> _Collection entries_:
*** Begin section ***

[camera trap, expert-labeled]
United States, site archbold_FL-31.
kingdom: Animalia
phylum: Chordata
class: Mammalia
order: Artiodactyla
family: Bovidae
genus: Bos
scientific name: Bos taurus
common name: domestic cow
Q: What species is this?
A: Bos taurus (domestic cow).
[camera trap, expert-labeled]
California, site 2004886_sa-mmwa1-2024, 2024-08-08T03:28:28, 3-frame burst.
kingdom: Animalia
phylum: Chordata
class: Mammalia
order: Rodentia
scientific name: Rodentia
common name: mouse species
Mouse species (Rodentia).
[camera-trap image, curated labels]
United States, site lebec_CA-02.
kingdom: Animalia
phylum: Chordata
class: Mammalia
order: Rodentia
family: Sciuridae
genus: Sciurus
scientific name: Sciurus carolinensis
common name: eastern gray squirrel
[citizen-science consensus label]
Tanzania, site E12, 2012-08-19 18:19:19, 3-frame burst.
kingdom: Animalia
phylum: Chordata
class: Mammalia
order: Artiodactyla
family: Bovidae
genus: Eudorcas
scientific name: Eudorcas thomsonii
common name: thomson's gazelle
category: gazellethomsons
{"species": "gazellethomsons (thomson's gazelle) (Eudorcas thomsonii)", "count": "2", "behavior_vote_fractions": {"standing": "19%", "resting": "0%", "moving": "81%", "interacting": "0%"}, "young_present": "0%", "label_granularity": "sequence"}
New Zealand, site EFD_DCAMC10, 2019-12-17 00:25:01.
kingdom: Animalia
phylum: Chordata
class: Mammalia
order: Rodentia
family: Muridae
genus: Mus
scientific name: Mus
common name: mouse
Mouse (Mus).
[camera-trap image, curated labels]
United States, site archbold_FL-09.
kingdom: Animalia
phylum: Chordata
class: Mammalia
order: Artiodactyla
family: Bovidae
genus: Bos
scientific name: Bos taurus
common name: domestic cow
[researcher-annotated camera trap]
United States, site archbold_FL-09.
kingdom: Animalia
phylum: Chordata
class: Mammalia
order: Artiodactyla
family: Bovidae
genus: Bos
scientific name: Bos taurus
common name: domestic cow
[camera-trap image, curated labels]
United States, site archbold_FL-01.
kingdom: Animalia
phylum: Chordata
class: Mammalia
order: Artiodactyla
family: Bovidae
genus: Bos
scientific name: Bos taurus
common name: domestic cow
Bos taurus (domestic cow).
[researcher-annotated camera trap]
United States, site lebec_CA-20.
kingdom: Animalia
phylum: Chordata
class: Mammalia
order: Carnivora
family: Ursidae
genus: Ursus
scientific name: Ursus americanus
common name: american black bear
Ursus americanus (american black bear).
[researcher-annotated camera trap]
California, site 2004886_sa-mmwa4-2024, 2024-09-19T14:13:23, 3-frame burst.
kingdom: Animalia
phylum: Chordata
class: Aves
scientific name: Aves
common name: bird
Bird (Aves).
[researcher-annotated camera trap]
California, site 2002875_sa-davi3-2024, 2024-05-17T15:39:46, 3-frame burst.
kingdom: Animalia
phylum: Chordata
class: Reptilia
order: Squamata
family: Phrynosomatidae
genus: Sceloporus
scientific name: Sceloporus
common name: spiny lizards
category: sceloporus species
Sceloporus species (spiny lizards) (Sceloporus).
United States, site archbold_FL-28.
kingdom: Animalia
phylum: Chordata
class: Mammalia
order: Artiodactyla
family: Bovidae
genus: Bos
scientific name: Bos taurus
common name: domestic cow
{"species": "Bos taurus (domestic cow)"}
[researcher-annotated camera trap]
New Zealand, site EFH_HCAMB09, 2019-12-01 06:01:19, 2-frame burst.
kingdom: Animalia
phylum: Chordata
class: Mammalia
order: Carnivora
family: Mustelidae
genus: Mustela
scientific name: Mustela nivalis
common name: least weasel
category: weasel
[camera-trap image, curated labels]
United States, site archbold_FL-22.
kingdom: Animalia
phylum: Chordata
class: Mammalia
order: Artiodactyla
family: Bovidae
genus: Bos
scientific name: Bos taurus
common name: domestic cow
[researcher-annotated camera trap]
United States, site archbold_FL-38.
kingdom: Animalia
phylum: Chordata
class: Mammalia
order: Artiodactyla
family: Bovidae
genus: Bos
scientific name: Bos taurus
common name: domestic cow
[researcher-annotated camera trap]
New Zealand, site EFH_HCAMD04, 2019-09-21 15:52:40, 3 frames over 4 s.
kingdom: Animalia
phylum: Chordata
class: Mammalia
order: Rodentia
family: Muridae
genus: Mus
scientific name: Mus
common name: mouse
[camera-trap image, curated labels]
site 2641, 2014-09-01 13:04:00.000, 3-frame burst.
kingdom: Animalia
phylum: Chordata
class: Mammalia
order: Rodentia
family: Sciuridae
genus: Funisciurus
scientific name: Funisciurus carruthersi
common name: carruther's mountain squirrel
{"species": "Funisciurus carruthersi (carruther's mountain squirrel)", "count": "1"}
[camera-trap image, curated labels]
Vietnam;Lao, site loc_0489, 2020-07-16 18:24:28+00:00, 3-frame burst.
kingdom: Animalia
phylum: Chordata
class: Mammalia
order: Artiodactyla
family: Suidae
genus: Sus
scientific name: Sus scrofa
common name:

*** End section ***

> _THE TASK_: Output the records in full. Match them exactly.

> _YOUR SOLUTION_:
[camera trap, expert-labeled]
United States, site archbold_FL-31.
kingdom: Animalia
phylum: Chordata
class: Mammalia
order: Artiodactyla
family: Bovidae
genus: Bos
scientific name: Bos taurus
common name: domestic cow
Q: What species is this?
A: Bos taurus (domestic cow).
[camera trap, expert-labeled]
California, site 2004886_sa-mmwa1-2024, 2024-08-08T03:28:28, 3-frame burst.
kingdom: Animalia
phylum: Chordata
class: Mammalia
order: Rodentia
scientific name: Rodentia
common name: mouse species
Mouse species (Rodentia).
[camera-trap image, curated labels]
United States, site lebec_CA-02.
kingdom: Animalia
phylum: Chordata
class: Mammalia
order: Rodentia
family: Sciuridae
genus: Sciurus
scientific name: Sciurus carolinensis
common name: eastern gray squirrel
[citizen-science consensus label]
Tanzania, site E12, 2012-08-19 18:19:19, 3-frame burst.
kingdom: Animalia
phylum: Chordata
class: Mammalia
order: Artiodactyla
family: Bovidae
genus: Eudorcas
scientific name: Eudorcas thomsonii
common name: thomson's gazelle
category: gazellethomsons
{"species": "gazellethomsons (thomson's gazelle) (Eudorcas thomsonii)", "count": "2", "behavior_vote_fractions": {"standing": "19%", "resting": "0%", "moving": "81%", "interacting": "0%"}, "young_present": "0%", "label_granularity": "sequence"}
New Zealand, site EFD_DCAMC10, 2019-12-17 00:25:01.
kingdom: Animalia
phylum: Chordata
class: Mammalia
order: Rodentia
family: Muridae
genus: Mus
scientific name: Mus
common name: mouse
Mouse (Mus).
[camera-trap image, curated labels]
United States, site archbold_FL-09.
kingdom: Animalia
phylum: Chordata
class: Mammalia
order: Artiodactyla
family: Bovidae
genus: Bos
scientific name: Bos taurus
common name: domestic cow
[researcher-annotated camera trap]
United States, site archbold_FL-09.
kingdom: Animalia
phylum: Chordata
class: Mammalia
order: Artiodactyla
family: Bovidae
genus: Bos
scientific name: Bos taurus
common name: domestic cow
[camera-trap image, curated labels]
United States, site archbold_FL-01.
kingdom: Animalia
phylum: Chordata
class: Mammalia
order: Artiodactyla
family: Bovidae
genus: Bos
scientific name: Bos taurus
common name: domestic cow
Bos taurus (domestic cow).
[researcher-annotated camera trap]
United States, site lebec_CA-20.
kingdom: Animalia
phylum: Chordata
class: Mammalia
order: Carnivora
family: Ursidae
genus: Ursus
scientific name: Ursus americanus
common name: american black bear
Ursus americanus (american black bear).
[researcher-annotated camera trap]
California, site 2004886_sa-mmwa4-2024, 2024-09-19T14:13:23, 3-frame burst.
kingdom: Animalia
phylum: Chordata
class: Aves
scientific name: Aves
common name: bird
Bird (Aves).
[researcher-annotated camera trap]
California, site 2002875_sa-davi3-2024, 2024-05-17T15:39:46, 3-frame burst.
kingdom: Animalia
phylum: Chordata
class: Reptilia
order: Squamata
family: Phrynosomatidae
genus: Sceloporus
scientific name: Sceloporus
common name: spiny lizards
category: sceloporus species
Sceloporus species (spiny lizards) (Sceloporus).
United States, site archbold_FL-28.
kingdom: Animalia
phylum: Chordata
class: Mammalia
order: Artiodactyla
family: Bovidae
genus: Bos
scientific name: Bos taurus
common name: domestic cow
{"species": "Bos taurus (domestic cow)"}
[researcher-annotated camera trap]
New Zealand, site EFH_HCAMB09, 2019-12-01 06:01:19, 2-frame burst.
kingdom: Animalia
phylum: Chordata
class: Mammalia
order: Carnivora
family: Mustelidae
genus: Mustela
scientific name: Mustela nivalis
common name: least weasel
category: weasel
[camera-trap image, curated labels]
United States, site archbold_FL-22.
kingdom: Animalia
phylum: Chordata
class: Mammalia
order: Artiodactyla
family: Bovidae
genus: Bos
scientific name: Bos taurus
common name: domestic cow
[researcher-annotated camera trap]
United States, site archbold_FL-38.
kingdom: Animalia
phylum: Chordata
class: Mammalia
order: Artiodactyla
family: Bovidae
genus: Bos
scientific name: Bos taurus
common name: domestic cow
[researcher-annotated camera trap]
New Zealand, site EFH_HCAMD04, 2019-09-21 15:52:40, 3 frames over 4 s.
kingdom: Animalia
phylum: Chordata
class: Mammalia
order: Rodentia
family: Muridae
genus: Mus
scientific name: Mus
common name: mouse
[camera-trap image, curated labels]
site 2641, 2014-09-01 13:04:00.000, 3-frame burst.
kingdom: Animalia
phylum: Chordata
class: Mammalia
order: Rodentia
family: Sciuridae
genus: Funisciurus
scientific name: Funisciurus carruthersi
common name: carruther's mountain squirrel
{"species": "Funisciurus carruthersi (carruther's mountain squirrel)", "count": "1"}
[camera-trap image, curated labels]
Vietnam;Lao, site loc_0489, 2020-07-16 18:24:28+00:00, 3-frame burst.
kingdom: Animalia
phylum: Chordata
class: Mammalia
order: Artiodactyla
family: Suidae
genus: Sus
scientific name: Sus scrofa
common name:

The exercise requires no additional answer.